(Questions on scene geometry)

· · · · ·

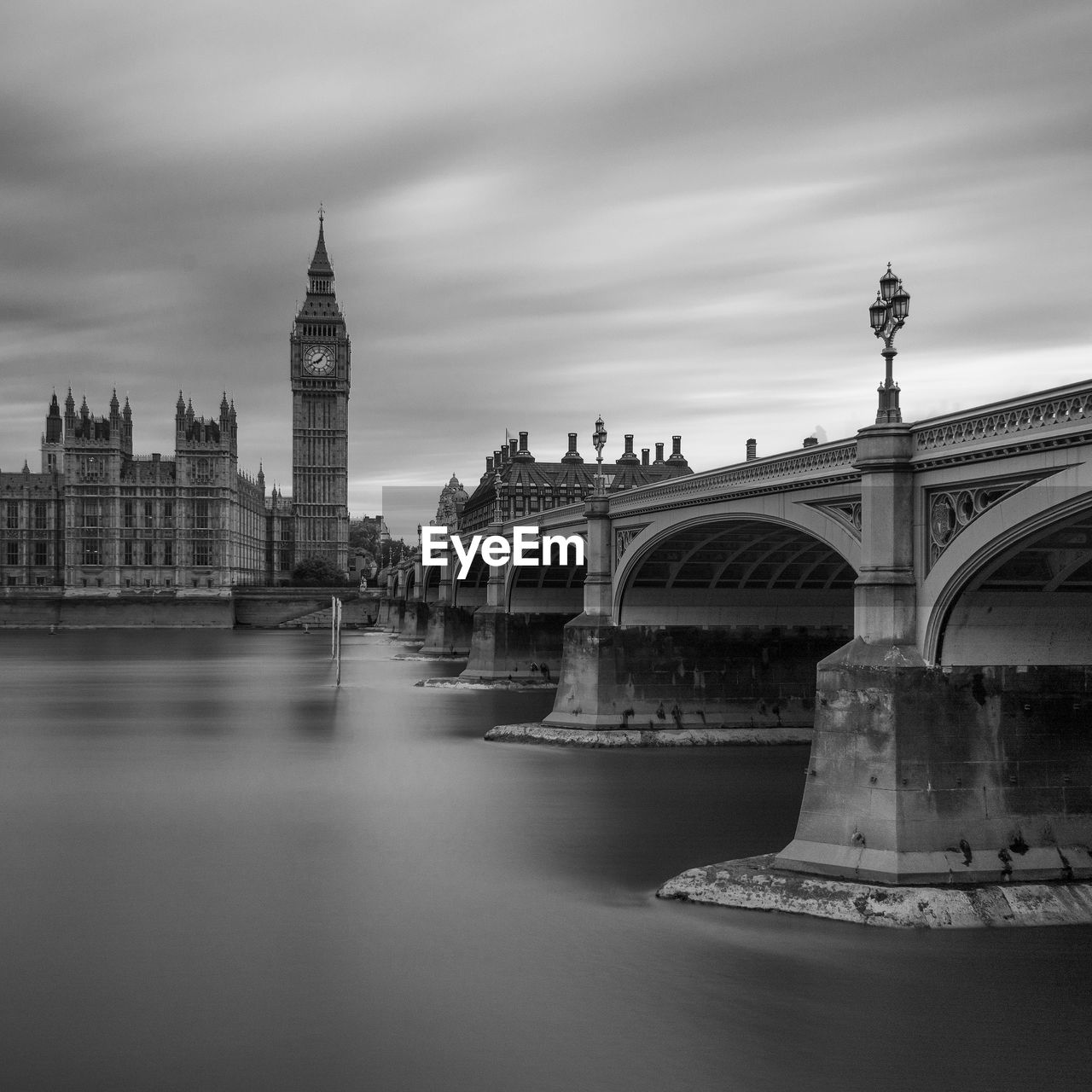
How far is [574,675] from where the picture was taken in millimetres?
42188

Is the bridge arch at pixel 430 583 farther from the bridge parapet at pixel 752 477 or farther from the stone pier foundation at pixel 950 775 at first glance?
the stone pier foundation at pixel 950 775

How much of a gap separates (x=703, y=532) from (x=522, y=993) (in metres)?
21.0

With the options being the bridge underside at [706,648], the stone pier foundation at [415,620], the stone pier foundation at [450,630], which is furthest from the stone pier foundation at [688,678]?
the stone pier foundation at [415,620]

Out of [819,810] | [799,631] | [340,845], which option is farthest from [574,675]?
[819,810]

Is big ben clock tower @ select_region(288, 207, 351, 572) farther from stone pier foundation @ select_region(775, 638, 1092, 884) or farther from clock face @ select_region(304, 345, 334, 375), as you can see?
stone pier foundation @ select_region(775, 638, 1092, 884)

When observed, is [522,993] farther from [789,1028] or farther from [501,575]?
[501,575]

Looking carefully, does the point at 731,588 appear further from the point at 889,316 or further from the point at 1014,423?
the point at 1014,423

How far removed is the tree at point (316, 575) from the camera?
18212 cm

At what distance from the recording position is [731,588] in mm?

· · · · ·

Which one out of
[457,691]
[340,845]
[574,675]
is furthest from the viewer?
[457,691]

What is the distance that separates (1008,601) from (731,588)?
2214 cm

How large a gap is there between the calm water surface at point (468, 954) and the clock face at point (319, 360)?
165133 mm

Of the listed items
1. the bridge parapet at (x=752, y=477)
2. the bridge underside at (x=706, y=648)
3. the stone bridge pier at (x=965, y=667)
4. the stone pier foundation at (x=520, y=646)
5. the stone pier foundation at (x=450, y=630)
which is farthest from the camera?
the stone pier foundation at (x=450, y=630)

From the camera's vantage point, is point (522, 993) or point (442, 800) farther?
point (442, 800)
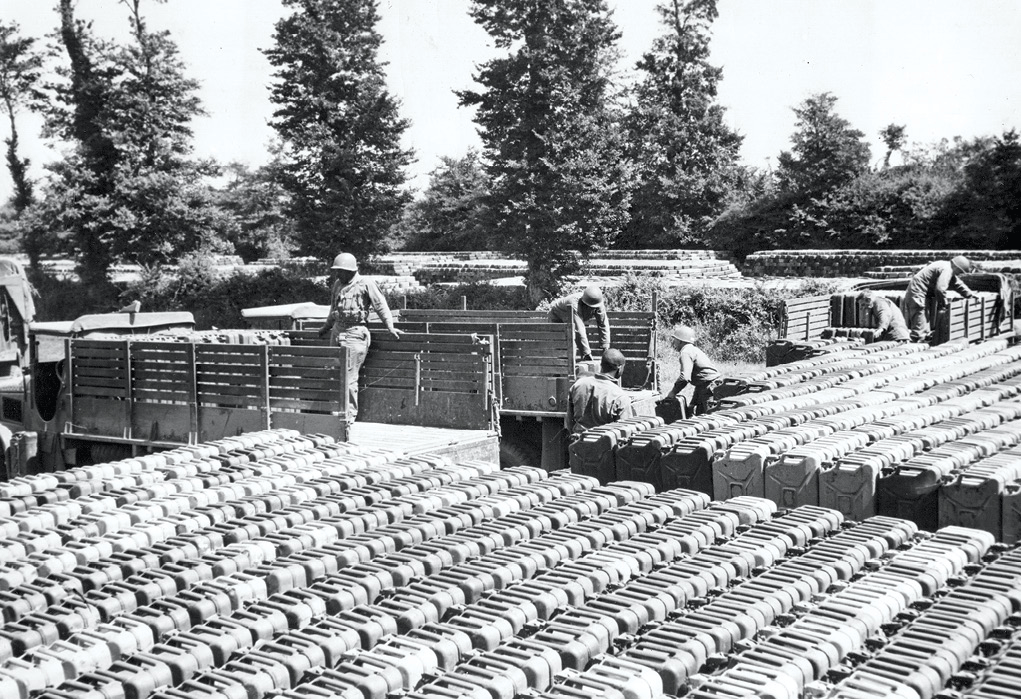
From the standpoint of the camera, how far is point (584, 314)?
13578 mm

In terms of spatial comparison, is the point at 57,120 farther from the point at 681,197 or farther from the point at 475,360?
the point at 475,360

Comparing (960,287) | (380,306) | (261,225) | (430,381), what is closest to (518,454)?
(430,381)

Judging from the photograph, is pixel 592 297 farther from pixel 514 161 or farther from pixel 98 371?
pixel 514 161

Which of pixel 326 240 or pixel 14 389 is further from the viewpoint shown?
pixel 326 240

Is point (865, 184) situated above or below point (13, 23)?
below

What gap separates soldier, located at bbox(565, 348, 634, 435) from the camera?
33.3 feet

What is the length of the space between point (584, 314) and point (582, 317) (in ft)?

· · · · ·

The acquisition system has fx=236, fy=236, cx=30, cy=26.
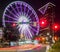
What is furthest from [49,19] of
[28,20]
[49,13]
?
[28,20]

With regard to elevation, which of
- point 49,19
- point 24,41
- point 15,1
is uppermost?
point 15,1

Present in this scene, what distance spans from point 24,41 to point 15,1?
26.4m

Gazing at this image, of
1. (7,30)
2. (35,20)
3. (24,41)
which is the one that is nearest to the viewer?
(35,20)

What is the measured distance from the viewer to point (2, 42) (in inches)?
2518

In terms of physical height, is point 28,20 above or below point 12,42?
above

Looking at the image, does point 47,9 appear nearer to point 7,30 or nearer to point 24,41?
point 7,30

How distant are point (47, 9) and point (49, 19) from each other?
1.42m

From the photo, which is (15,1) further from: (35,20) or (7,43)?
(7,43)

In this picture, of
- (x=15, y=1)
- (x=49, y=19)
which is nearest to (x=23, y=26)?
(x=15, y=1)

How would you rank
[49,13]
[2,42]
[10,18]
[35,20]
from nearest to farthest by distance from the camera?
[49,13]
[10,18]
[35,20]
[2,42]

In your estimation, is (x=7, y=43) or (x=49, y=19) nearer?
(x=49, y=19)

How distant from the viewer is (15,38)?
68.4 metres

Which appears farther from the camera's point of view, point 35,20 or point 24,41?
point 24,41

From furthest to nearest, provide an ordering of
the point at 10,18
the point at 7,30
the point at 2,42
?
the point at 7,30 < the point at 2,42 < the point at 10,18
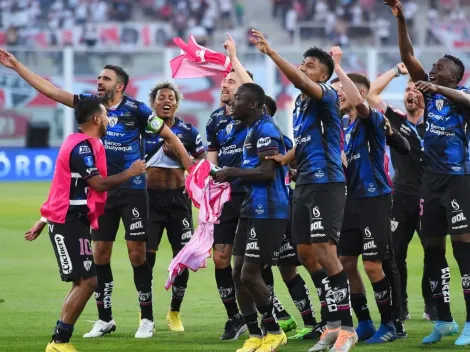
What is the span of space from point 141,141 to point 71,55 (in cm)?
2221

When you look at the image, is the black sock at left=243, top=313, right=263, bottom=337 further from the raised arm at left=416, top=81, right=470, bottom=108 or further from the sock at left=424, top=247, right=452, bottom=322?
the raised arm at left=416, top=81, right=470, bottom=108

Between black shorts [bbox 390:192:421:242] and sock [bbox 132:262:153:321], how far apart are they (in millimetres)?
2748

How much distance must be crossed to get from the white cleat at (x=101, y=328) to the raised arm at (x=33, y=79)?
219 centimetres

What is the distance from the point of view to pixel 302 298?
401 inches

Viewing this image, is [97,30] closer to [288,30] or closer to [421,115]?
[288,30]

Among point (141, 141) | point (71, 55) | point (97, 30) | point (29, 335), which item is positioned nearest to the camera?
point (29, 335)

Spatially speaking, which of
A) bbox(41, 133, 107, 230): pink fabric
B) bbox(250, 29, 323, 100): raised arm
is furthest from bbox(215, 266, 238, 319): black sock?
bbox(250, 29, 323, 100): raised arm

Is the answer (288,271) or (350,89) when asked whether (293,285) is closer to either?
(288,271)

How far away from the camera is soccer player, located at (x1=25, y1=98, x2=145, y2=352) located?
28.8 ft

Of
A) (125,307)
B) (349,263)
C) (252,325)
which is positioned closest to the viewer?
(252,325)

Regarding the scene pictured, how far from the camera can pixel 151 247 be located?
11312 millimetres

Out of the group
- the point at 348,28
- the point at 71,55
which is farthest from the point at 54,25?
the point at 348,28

· · · · ·

**SET PROBLEM**.
Report every line of the records that contains the word "below".

**SOLUTION TO THE PROBLEM**.
Is point (865, 184) situated above or below point (13, 23)?
below
In terms of physical height, is point 28,20 above or below point 12,42?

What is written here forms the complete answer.